Aku masih teringat ucapan Bi Lastri dan juga Nyonya Misel serta teman-teman satu profesiku yang mengatakan majikan aku itu cukup sulit untuk diambil hatinya, tetapi aku justru merasakan majikan aku itu ramah dan baik. Bersyukurlah aku karena ternyata ketakutan aku tidak terbukti.
"Baik Tuan, ngomong-ngomong kamar saya di mana?" tanyaku biar aku merapihkan pakaianku dulu dan setelah itu mungkin aku sedikit merapihkan rumah, sebelum tidur saat ini baru hampir magrib, lumayan aku bisa gunakan untuk bekerja sebentar sebelum istirahat, dan di lanjutkan dengan kegiatan esok hari.
"Sebenarnya kamar pembantu ada di samping kolam ikan itu, (Aarav menunjuk kolam ikan) tapi kamu sebaiknya jangan tidur di kamar itu, aku takutnya Siska datang dan tahu kamu tidur di kamar pembantu terbongkar dong rencana kita.
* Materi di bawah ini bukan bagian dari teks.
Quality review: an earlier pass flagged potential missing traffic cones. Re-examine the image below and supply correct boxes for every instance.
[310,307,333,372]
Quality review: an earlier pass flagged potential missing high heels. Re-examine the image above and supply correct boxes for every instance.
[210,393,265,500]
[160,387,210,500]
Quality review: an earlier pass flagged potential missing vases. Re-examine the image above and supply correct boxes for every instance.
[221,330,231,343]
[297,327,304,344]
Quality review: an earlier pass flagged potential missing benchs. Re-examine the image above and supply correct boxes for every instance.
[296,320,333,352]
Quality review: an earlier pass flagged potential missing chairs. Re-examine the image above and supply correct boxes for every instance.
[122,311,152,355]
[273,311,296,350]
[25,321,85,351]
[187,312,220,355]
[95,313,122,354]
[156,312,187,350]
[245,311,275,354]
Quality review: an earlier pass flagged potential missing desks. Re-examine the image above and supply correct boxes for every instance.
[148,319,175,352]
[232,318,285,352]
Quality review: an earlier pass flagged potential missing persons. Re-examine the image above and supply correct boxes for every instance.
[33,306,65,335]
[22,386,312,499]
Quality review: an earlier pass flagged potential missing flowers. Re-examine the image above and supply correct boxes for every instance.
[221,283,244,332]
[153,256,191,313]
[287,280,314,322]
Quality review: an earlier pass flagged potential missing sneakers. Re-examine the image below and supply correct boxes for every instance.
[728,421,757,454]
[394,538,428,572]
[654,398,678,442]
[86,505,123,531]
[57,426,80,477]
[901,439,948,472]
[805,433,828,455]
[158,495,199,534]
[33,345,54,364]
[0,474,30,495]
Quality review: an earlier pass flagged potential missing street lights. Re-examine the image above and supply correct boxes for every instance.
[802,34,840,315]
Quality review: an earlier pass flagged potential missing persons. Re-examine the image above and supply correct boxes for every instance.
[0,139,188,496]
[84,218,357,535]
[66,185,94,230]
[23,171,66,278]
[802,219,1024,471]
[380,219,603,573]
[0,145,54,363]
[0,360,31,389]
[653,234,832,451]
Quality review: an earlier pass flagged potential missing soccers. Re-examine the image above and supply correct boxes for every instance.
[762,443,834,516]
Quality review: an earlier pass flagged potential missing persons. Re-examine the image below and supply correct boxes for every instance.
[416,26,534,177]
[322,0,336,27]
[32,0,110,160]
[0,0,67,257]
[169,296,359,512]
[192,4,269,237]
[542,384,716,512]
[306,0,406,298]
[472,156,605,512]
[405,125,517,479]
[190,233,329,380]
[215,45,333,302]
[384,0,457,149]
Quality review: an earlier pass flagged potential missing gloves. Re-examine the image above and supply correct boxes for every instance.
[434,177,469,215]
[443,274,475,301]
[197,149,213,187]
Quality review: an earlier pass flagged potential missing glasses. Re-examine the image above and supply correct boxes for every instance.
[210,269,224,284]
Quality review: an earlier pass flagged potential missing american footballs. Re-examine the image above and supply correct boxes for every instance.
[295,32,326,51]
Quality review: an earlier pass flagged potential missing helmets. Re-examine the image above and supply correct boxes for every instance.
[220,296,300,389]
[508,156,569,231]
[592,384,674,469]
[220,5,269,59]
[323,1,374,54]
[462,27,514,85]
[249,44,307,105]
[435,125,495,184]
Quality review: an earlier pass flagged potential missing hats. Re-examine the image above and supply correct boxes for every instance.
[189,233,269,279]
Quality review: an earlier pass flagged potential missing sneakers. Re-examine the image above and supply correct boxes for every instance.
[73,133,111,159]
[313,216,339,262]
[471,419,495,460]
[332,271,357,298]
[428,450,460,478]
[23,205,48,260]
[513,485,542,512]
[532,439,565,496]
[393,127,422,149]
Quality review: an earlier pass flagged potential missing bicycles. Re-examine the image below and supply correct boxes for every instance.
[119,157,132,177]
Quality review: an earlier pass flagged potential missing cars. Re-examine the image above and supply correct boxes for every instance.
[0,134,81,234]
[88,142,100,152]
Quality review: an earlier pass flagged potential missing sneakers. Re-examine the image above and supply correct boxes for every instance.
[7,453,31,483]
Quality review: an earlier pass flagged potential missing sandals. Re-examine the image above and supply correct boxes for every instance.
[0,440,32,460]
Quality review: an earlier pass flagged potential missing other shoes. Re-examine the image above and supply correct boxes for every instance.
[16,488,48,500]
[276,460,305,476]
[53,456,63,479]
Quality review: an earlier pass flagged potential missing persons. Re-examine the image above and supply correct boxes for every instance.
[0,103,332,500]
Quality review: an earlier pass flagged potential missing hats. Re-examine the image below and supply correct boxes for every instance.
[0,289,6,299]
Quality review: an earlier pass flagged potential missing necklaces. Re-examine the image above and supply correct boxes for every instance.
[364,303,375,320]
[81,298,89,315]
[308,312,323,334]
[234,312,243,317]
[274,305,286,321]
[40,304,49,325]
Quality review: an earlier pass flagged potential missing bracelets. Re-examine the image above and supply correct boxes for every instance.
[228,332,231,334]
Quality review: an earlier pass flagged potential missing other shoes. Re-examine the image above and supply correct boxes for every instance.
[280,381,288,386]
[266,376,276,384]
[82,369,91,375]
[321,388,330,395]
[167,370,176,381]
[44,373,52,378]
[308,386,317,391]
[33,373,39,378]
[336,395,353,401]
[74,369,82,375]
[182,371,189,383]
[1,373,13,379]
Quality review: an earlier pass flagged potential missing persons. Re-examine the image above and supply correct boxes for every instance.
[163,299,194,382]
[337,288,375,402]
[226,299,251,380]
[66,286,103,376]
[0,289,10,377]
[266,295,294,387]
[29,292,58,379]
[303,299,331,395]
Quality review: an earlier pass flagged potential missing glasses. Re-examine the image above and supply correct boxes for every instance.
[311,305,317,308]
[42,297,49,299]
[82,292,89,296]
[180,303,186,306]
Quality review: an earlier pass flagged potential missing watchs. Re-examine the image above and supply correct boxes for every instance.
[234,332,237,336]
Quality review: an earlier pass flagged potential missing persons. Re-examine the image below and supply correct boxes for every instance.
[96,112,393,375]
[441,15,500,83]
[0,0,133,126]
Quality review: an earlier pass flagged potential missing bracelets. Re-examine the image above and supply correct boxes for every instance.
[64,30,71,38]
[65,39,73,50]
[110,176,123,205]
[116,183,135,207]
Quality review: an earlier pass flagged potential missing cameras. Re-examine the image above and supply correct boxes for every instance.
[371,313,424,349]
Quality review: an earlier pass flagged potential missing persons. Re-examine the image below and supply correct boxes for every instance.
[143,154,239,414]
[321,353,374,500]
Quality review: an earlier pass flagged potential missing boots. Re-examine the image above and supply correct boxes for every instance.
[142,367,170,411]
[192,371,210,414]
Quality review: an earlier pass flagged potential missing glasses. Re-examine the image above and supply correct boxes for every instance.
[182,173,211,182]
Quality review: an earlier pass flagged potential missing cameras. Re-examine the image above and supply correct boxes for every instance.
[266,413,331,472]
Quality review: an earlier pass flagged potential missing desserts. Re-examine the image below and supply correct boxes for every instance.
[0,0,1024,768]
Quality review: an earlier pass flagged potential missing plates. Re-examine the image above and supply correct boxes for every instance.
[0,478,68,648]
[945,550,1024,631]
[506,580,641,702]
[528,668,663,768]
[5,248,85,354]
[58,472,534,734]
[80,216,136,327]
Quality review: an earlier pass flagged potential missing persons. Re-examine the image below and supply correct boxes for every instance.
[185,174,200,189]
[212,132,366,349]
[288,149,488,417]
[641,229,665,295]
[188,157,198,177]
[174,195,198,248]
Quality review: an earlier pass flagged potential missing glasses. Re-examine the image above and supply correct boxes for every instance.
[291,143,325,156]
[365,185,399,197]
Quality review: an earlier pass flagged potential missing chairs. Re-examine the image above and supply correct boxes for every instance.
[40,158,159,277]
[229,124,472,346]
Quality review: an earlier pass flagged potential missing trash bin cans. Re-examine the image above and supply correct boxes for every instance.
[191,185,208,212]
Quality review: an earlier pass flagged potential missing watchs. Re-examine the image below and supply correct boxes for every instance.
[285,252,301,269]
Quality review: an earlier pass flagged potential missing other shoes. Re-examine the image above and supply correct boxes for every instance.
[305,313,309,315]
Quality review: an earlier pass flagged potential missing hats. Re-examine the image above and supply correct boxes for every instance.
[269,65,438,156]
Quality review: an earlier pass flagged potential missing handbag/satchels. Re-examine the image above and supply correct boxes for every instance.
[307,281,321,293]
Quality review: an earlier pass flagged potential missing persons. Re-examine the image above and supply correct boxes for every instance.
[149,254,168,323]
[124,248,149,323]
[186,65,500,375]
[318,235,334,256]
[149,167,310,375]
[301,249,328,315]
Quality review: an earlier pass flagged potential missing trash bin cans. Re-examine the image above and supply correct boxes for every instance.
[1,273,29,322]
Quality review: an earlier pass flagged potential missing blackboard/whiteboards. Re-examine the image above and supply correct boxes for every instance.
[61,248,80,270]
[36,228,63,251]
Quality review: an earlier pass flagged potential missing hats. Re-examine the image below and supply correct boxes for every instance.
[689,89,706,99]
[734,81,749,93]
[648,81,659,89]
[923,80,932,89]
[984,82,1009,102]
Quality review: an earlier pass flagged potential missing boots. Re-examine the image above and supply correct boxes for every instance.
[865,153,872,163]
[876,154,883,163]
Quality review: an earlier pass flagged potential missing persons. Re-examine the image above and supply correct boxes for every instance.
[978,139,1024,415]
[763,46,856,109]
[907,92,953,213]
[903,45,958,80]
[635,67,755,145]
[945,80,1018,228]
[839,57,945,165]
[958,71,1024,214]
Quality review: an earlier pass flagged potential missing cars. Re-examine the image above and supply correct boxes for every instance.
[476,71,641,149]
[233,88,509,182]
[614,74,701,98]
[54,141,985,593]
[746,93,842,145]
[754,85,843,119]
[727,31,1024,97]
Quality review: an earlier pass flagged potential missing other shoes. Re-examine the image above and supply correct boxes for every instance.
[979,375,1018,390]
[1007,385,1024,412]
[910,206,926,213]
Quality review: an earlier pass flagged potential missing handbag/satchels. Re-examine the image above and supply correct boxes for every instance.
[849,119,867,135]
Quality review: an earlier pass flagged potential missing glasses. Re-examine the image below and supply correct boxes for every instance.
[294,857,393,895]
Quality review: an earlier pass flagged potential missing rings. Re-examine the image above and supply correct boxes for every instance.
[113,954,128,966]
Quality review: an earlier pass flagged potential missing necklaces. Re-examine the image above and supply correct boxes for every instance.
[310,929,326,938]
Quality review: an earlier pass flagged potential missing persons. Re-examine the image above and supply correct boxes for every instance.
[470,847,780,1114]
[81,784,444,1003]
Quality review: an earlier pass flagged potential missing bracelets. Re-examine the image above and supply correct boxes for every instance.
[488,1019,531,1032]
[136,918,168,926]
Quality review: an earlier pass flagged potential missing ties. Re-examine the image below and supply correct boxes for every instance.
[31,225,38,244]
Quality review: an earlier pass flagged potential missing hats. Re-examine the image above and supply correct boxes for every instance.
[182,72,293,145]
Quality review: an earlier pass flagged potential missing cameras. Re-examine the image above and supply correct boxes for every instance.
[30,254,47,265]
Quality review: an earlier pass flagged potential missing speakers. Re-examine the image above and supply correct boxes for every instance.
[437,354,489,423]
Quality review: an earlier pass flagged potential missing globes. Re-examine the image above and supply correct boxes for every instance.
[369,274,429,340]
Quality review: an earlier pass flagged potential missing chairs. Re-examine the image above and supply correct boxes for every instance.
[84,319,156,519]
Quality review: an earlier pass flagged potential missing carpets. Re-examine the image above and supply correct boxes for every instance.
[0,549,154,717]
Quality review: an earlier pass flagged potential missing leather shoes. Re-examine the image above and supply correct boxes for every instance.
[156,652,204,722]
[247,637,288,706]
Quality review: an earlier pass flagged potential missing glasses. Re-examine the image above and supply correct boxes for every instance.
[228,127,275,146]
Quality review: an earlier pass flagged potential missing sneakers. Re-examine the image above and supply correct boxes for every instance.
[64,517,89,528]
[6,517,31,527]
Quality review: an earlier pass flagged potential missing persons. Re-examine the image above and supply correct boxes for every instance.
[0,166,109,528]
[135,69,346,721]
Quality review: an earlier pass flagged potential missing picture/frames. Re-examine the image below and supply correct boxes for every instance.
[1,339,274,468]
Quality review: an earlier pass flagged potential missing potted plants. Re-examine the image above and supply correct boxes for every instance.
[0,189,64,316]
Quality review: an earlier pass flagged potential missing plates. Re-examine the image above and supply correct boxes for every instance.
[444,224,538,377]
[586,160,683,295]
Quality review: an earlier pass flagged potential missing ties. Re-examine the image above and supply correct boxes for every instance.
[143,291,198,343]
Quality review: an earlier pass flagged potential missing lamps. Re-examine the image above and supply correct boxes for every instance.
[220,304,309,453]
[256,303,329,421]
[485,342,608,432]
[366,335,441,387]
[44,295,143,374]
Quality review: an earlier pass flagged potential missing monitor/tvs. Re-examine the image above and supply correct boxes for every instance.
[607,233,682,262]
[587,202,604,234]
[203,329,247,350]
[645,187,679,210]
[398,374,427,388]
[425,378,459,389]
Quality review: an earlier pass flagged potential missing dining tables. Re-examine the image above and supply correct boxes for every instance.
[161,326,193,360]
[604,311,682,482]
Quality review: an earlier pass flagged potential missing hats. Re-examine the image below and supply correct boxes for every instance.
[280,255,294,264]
Jadi kamu ikut aku, kamu akan tidur di samping kamar aku, di mana kamar itu adalah kamar yang diperuntukan untuk anak aku." Majikan aku kembali menganyunkan kakinya menuju lantai dua. Dan aku di minta tidur di kamar anaknya yang kata dia ada pintu penghubung di dalam, sehingga kalau Mbak Siska datang bisa berpura-pura tidur dalam satu kamar.
#Ah modus sekali kamu, Aarav!! Dasar bandit kau wahai kaum Adam!! Awas ajah berani main-main, othor sentil lato-lato kamu!
Glekk!!! Lagi, aku menelan saliva kasar, tidak menyangka aku dan majikanku jaraknya sangat dekat, dan aku juga tidur di kamar anaknya. Mana ada pintu doraemon lagi.